Ve şehir efsanelerinin aksine Türk siyaseti yaratıcı çözüm üretemez. O yüzden geçmiş benzer örneklere bakılarak hazır çorba misali çözüm tekrarını beklemek pek yanlış olmaz.
* * *
Önce durum tespiti, ardından analiz ve sentez dersek...
1) AKP’nin radikalleri, 27 Nisan bildirisinden bu yana -belki de haklı olarak- ordu paranoyası ile yaşıyor. Anayasa Mahkemesi’nin 367 kararı, kapatma davası hep TSK’dan biliniyor.
Zaten hükümet medyası bu kuşkuyu gerçek belleyip, propagandasını yapıyor.
AKP saflarında -tıpkı iki yıl önce olduğu gibi- TSK’nın terfi ve tayin temayülünü bozacak karşı hamle talebi seslendiriliyor, hatta İlker Başbuğ Paşa’nın önünün kesilmesi öneriliyor.
2) Askeri kanat, Ergenekon soruşturması vesile edilerek ordunun kamuoyu önündeki itibarıyla oynandığı kanaatini taşıyor. Komuta kademesi Hurşit Tolon gibi önemli bir ismin gözaltına alınmasının orta ve alt rütbelerde yaratacağı öfke ve tepkiyi önemsiyor.
3) Sanki gizli bir el gibi çalışan cemaat, TSK ile hükümetin arasını açma gayretini sürdürüyor. Belli ki Tayyip Erdoğan’ı gözden çıkartmış olan cemaat AKP’yi yeni bir ismin etrafında toparlama planları için zaman ve zemin kolluyor.
* * *
Bu tabloda daha önce de yazdığım gibi yalnız bir adam var: Tayyip Erdoğan.
Geçmişte benzer sorunları nasıl çözdüğünü hatırlayalım...
2006’daki Şemdinli krizinde dönemin Kara Kuvvetleri Komutanı ve Genelkurmay Başkanı adayı Yaşar Büyükanıt’ı Resmi Konut’ta kabul etti. Ardından Büyükanıt ile ilgili karalama kampanyası başlayınca atamasını Yüksek Askeri Şûra’yı beklemeden gerçekleştirdi.

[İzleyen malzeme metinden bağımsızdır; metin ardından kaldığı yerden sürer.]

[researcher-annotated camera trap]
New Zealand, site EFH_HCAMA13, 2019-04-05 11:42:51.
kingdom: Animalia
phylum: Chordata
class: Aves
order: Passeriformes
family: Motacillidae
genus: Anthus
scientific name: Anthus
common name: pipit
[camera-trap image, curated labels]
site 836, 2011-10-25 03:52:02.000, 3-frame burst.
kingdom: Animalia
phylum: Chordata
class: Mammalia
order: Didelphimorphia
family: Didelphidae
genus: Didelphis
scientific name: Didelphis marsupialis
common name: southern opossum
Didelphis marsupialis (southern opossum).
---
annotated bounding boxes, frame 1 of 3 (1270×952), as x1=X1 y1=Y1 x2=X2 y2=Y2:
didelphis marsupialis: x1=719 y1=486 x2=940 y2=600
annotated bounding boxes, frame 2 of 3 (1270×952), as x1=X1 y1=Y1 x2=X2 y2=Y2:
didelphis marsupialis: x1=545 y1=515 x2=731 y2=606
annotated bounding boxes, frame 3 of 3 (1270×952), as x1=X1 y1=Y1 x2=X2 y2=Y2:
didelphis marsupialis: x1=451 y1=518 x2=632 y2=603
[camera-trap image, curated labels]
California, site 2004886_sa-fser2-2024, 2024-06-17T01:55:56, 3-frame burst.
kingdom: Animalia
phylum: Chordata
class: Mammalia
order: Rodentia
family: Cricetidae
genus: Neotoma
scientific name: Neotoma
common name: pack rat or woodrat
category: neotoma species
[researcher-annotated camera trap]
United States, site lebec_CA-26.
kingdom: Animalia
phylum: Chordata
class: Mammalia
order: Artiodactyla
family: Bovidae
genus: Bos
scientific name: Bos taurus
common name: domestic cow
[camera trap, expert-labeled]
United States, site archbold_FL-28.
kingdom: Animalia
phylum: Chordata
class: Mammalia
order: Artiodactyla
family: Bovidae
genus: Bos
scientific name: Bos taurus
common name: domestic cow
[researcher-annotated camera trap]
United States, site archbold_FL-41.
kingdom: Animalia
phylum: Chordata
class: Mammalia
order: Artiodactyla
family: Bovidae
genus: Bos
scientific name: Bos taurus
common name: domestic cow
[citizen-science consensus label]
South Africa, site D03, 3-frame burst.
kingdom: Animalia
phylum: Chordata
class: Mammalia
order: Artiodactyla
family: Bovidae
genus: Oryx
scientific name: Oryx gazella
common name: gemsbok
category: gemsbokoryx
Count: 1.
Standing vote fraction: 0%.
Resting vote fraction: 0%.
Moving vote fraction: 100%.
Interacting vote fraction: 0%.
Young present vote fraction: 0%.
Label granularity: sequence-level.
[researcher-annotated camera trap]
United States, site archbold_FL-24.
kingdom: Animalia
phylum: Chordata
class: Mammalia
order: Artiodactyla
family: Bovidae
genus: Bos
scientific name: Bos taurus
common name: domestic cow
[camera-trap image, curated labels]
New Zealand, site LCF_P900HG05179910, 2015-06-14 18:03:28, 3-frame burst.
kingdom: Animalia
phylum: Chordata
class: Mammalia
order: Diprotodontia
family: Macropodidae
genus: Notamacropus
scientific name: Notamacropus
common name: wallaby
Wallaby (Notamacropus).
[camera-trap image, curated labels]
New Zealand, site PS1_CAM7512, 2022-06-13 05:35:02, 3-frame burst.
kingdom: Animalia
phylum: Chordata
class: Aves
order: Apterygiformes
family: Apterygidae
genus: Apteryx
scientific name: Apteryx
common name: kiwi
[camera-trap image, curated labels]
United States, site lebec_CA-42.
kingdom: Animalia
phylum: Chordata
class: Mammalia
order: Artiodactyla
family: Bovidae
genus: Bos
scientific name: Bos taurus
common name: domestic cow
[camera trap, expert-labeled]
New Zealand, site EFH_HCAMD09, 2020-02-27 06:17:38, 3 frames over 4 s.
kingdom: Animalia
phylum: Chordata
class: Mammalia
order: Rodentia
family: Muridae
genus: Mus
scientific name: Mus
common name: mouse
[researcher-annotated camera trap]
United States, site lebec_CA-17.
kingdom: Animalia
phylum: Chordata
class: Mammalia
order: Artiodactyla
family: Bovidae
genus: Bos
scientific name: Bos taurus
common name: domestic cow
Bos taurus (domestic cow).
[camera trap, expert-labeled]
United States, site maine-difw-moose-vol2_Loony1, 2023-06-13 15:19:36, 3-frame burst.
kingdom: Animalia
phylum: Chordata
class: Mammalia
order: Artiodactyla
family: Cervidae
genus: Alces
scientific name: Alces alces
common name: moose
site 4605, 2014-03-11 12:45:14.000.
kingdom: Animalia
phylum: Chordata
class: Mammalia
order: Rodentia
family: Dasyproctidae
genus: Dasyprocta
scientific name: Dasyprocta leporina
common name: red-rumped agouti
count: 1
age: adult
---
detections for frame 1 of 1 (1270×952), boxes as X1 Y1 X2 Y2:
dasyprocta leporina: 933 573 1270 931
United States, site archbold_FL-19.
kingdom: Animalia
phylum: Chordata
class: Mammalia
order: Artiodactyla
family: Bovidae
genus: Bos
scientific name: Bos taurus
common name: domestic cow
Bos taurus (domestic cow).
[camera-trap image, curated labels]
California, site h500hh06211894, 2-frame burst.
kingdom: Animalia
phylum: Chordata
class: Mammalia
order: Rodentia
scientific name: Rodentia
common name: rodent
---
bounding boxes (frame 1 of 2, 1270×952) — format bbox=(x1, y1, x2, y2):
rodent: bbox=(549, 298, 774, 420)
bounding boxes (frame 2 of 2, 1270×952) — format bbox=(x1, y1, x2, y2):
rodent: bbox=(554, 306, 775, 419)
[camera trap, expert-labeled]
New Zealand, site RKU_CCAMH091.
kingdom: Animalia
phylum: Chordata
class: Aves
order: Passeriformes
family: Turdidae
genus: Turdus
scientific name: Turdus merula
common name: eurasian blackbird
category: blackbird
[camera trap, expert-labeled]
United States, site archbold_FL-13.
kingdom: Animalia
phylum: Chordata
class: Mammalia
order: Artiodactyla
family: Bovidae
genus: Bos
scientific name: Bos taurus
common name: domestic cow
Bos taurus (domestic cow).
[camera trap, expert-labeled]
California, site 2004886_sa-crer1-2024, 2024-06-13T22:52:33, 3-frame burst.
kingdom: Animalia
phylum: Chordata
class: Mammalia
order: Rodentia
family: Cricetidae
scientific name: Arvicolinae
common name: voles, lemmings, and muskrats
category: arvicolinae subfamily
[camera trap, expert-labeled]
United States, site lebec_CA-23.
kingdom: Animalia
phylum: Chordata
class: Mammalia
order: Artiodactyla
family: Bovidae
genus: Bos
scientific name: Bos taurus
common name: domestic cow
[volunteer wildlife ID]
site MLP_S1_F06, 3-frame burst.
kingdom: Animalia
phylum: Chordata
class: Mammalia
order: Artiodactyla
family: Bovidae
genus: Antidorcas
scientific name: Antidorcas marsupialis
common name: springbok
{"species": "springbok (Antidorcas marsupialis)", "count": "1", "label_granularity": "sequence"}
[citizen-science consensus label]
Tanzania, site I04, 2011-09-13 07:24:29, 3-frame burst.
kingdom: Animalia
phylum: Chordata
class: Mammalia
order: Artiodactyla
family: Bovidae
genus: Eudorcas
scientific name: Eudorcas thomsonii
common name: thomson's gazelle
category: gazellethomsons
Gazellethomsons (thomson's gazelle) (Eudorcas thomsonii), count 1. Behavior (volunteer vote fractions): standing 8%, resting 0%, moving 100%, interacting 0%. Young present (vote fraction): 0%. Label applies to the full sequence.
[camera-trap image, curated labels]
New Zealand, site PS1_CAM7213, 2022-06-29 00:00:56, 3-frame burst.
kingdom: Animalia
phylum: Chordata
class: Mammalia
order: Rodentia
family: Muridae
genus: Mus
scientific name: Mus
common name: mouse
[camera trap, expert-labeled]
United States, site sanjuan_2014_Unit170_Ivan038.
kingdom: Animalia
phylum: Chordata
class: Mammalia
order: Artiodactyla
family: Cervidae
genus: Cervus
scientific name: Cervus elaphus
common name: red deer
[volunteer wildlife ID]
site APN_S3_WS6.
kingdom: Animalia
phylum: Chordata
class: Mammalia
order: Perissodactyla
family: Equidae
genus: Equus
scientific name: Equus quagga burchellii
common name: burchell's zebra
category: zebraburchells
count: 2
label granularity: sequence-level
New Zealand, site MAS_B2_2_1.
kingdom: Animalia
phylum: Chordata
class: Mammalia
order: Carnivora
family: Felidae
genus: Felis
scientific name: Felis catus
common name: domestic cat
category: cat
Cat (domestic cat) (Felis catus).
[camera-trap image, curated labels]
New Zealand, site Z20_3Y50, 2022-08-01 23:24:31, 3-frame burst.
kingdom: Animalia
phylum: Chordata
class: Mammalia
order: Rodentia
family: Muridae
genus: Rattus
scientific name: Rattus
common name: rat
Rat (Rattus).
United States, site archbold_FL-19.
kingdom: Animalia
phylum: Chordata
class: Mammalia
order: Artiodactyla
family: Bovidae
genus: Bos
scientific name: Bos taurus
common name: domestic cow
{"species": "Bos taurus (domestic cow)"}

Yaşar Paşa’nın başına gelenlerin benzerini bugün İlker Başbuğ yaşıyor.
Ağlama Duvarı fotoğrafları, Büyük Kulüp üyeliği ve benzeri saçma imalar üzerine Başbakan Erdoğan, Başbuğ ile 2 saat süren bir görüşme yaptı. "Acaba Büyükanıt modeli erken atamada gündeme gelir mi?" sorusu akıllara bu vesileyle düştü.
Acaba Erdoğan bu kez erken atama yoluna gider mi? Şimdiden kestirmek zor...
Ama hemen söyleyelim, bu tür bir jest, hem tansiyonu düşürür, hem de Yüksek Askeri Şûra öncesinde ülkeyi hükümetsiz, başbakansız bırakma riskini taşımak istemeyen Anayasa Mahkemesi’ni takvim açısından rahatlatır. Davada karar öne çekilir.
Kelepçe=yargısız infaz
GAZETECİ Ufuk Büyükçelebi’ye kelepçe takıp götürdüklerinde itiraz ettim. Gazeteci dayanışması sananlar oldu, oysa asla mesleki taassup taşımam. Sonra mahkeme Büyükçelebi’yi salıverince "Gördünüz mü kelepçeye gerek yoktu" diyenler çıktı, maalesef onlara da katılamam.
Çünkü eğer hukuk devleti varsa kelepçenin kime, ne zaman takılacağı kanunda yazar.
Nitekim buyurun Ceza Muhakemeleri Kanunu’nun 93. maddesini okuyun:
"Yakalanan veya tutuklanan kişiye yakalamanın gerektirdiği kadar zor kullanılabilir ve bu kişilere kural olarak kelepçe takılmaz. Ancak, kaçacaklarına ya da kendisi veya başkalarının hayat ve beden bütünlükleri bakımından tehlike arz ettiğine ilişkin belirtilerin varlığı hallerinde, kelepçe takmak kolluk görevlisinin takdirine bırakılmıştır."
Demek ki Ufuk Büyükçelebi; 1) ya gazetesine gelen polisleri öldürmeye kalktı 2) veya intihara teşebbüs etti, 3) dördüncü kat penceresinden atlayıp kaçmaya kalktı ki, bileklerine hem de arkadan kelepçe takıldı. Öyle mi? O zaman kelepçeyi haklı buluruz.
Ama eğer öyle değilse, o zaman bu keyfi ve yargısız infazın peşine düşülür.